This article originally appeared in the September 2023 issue of Security Business magazine. When sharing, don’t forget to mention Security Business magazine on LinkedIn and @SecBusinessMag on Twitter.
In 2018, the U.S. National Defense Strategy speculated that artificial intelligence would, in the distant future, “ensure the United States will be able to fight and win the wars.” In 2023, Congress codified that idea in its annual defense policy bill, folding AI into several new activities aimed at strengthening the nation’s cyber defenses and physical security efforts.
Suffice to say, investment in AI is now a national security interest. That said, AI is gaining traction in the private security sector as well, from small businesses to enterprise customers.
As camera resolution has improved, integrators have begun to take advantage of a wide gambit of AI applications, from basic people counting for business intelligence to deep learning-based people and object recognition functionalities. As AI-empowered video analytics continue to explode, the only thing that could possibly hold them back is the reliability of the video surveillance technologies they rely on.
Challenges to Video Analytics Performance
Advanced video analytics, which combine machine learning and high-definition camera technology, can track objects, identify intruders, collect traffic information, monitor machinery conditions, inform deterrent procedures and even autonomously mitigate threats in real time; however, video analytics can only perform at their best when ingesting high-quality images.

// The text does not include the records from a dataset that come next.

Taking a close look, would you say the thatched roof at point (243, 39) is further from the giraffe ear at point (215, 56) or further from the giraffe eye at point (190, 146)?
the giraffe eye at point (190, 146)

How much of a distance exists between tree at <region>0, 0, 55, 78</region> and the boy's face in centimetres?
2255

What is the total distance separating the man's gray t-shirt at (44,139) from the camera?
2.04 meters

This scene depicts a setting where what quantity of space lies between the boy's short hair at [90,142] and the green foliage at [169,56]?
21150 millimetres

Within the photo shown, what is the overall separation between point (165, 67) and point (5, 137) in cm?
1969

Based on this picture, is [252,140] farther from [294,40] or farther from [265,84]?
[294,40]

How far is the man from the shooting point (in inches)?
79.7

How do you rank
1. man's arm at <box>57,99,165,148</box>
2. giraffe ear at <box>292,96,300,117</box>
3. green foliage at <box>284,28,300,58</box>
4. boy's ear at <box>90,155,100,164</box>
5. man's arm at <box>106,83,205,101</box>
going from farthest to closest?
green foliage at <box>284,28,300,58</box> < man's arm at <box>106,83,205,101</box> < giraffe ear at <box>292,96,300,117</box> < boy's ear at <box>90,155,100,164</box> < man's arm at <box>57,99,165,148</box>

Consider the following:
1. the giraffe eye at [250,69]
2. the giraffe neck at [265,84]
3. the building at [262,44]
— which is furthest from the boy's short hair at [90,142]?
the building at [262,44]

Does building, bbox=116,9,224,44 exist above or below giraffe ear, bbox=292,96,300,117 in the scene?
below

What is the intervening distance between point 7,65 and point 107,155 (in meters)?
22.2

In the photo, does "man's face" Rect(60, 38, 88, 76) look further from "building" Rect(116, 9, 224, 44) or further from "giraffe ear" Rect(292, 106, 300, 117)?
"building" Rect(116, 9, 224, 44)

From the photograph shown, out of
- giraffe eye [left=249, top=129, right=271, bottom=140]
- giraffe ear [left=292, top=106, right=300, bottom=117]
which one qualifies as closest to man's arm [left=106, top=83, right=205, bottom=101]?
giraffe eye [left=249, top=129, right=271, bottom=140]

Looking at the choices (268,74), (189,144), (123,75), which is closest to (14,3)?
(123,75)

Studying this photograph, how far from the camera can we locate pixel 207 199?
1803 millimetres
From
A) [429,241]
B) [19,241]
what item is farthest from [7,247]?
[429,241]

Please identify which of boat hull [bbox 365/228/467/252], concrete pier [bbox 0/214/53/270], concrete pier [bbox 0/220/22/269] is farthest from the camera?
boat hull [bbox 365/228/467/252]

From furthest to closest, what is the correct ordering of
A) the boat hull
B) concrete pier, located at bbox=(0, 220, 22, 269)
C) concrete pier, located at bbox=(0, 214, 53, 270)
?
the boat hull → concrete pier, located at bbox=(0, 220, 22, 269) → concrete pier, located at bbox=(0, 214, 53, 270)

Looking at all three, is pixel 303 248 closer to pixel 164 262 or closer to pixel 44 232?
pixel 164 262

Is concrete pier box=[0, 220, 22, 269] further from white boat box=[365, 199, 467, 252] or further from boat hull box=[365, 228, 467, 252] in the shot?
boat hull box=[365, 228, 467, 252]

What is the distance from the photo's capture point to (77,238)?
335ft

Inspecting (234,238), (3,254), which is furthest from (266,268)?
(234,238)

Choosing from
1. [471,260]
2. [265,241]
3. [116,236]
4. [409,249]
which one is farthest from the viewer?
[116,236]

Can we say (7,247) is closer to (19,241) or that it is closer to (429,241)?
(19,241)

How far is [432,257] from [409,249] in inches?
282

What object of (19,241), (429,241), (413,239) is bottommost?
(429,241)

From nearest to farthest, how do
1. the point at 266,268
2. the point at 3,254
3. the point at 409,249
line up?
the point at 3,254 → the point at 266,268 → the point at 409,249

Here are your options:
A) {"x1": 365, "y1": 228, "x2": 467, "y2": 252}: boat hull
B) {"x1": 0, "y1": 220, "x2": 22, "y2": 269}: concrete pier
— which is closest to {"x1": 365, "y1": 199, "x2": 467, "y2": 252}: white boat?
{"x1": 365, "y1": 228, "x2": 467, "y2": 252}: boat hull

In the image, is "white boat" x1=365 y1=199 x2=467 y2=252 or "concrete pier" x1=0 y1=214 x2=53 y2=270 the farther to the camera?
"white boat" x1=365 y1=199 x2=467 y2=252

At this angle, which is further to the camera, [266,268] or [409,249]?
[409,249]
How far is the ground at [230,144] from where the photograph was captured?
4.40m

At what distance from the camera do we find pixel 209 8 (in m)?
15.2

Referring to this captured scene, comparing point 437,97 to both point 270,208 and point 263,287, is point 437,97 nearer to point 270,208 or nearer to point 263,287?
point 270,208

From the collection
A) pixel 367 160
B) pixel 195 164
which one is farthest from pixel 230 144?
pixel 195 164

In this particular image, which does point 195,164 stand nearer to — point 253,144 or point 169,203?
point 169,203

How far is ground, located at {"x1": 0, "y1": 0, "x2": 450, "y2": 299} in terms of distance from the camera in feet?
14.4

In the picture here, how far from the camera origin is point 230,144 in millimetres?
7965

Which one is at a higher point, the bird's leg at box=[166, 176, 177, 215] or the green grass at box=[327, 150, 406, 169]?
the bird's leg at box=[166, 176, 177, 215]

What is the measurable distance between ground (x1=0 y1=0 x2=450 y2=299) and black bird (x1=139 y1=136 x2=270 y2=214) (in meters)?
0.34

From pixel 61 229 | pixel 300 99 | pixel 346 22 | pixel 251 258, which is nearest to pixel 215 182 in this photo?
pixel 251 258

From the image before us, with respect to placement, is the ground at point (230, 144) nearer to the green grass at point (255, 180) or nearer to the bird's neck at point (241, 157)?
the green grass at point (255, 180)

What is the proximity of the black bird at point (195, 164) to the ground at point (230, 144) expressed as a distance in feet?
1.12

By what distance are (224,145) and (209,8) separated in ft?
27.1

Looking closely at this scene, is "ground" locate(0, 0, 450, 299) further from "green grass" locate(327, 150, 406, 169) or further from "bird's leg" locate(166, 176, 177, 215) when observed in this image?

Video analytics algorithms analyze the pixels that compose an image captured by the camera. In essence, each pixel is a data point. Algorithms typically search for certain defined changes in pixels within a specific zone of an image within a certain timeframe to determine whether an unauthorized individual has entered a certain area, a car with a certain license has driven through an intersection, or an object has been left unattended for too long.
When it comes to maximizing image quality around the clock, one of the greatest challenges for all security cameras is capturing usable images in low-light scenarios.
It is impossible for video analytics to perform properly without sufficient image quality. Even the most powerful processor and the most sophisticated algorithms will still produce erroneous findings when analyzing poor quality images.
Without an external lighting source, even high-definition cameras can only capture dark, grainy footage. Not only is this kind of video useless to security personnel, but it is similarly rendered ineffective for analytics. For integrators dealing with this issue, external illuminators may be the answer, as they ensure cameras can collect high-quality footage that is optimized for the performance of AI.
Just like a human eye needs some sort of light to “see,” video surveillance technology depends on visible light to produce quality images. Integrating external illuminators into a security solution can optimize camera performance exponentially, expanding a camera’s video capture and coverage abilities and ensuring the operation of video analytics in daytime and night.
Opting for an external illuminator also allows system integrators to select a device that matches the exact emission range of a camera’s field of view (FOV), resulting in an evenly lit visual field to meet each deployment’s individual needs and optimized performance of video analytics.
IR vs. White Light
When it comes to choosing an external illumination device there are two options. While IR illuminators optimize camera performance by expanding a camera’s video capture and coverage abilities, if a customer needs to implement full-color video analytics for identification purposes, such as for facial, object and license plate recognition, white light illuminators are an integrator’s best bet.
Choosing which device to deploy often comes down to the task the end-user is looking to video analytics to perform; however, at the end of the day, both IR and white light external illuminators optimize a surveillance camera’s detection capabilities in low-light scenarios, which is fundamental to the performance of analytics.
IR Illuminators emit electromagnetic radiation (EMR) with wavelengths longer than those of visible light, making it invisible to the human eye and perfect for covert surveillance operations. While a standard day/night camera with built-in IR LEDs has a realistic detection range of about 75 feet, mounting an independent, long-range IR illuminator next to a video camera can increase the camera’s detection range to more than 900 feet.
When cameras need to be able to detect potential threats over long distances, without alerting potential intruders, IR illuminators are the perfect tool for the job.
IR illumination typically ranges from 700 nanometers to 1,000 nanometers in the electromagnetic spectrum, allowing cameras integrated alongside them to produce images even in low-light scenarios and even in darkness, delivering more precise alerts for intrusion, loitering, object detection and other video analytics functionalities.
White Light Illuminators installed alongside AI-powered surveillance cameras enable enhanced video image clarity. Integrators can choose from a variety of white light emission ranges to accommodate a camera lens’ particular field-of-view (FOV) and deliver an evenly lit visual field for video analytics applications at every distance.
While some cameras come equipped with their own lights, built-in illuminators typically only cover a maximum 30-degree FOV, even though a camera’s widest FOV is 90 degrees. This not only creates “hot spots” in the middle of the camera view, but it can also “white out” the rest of the image.
White lights also enhance video capture for operations where full color video is essential, whereas sensors using IR illumination or thermal technology can only provide black and white images. Because of their low running cost and comparably longer lifespan, white light illuminators also save end-users thousands of dollars in annual energy costs.